§ PROBLEM TO WORK ON
From the start of the records through the line that contains "Answer: (313,192) →", output every line as a numbered list, omitting blank lines.

Excerpts from spatial question data:
━━━━━━━━━━━━━━━━━━━━━━━━━━━━━━

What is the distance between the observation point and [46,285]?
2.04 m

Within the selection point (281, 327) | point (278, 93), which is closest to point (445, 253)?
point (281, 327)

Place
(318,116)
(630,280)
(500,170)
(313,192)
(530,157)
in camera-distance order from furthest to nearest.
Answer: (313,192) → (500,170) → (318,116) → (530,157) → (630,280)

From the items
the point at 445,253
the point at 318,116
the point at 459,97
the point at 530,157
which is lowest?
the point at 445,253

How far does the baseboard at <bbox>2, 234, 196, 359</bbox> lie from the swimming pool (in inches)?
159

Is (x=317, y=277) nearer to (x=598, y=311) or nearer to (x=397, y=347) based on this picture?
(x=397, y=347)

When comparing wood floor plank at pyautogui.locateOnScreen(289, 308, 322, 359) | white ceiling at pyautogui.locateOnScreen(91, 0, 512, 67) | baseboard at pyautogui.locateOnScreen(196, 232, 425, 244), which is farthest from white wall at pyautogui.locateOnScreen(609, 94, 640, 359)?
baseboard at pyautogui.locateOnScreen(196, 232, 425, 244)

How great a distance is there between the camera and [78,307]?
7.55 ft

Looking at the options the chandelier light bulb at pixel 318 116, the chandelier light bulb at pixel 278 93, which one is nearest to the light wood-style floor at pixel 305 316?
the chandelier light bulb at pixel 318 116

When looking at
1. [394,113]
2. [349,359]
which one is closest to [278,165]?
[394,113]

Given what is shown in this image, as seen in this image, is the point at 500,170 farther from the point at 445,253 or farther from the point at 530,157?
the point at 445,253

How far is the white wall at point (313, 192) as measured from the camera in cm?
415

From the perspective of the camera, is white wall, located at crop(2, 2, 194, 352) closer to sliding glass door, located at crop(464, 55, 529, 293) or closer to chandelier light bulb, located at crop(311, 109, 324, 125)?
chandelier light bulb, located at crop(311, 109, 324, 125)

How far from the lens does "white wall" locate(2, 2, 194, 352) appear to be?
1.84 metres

━━━━━━━━━━━━━━━━━━━━━━━━━━━━━━

§ TASK ANSWER
1. What is the distance between the observation point and [46,285]?
2. 2.04 m
3. Within the selection point (281, 327) | point (278, 93), which is closest to point (445, 253)?
4. point (281, 327)
5. Place
6. (318,116)
7. (630,280)
8. (500,170)
9. (313,192)
10. (530,157)
11. in camera-distance order from furthest to nearest.
12. Answer: (313,192) → (500,170) → (318,116) → (530,157) → (630,280)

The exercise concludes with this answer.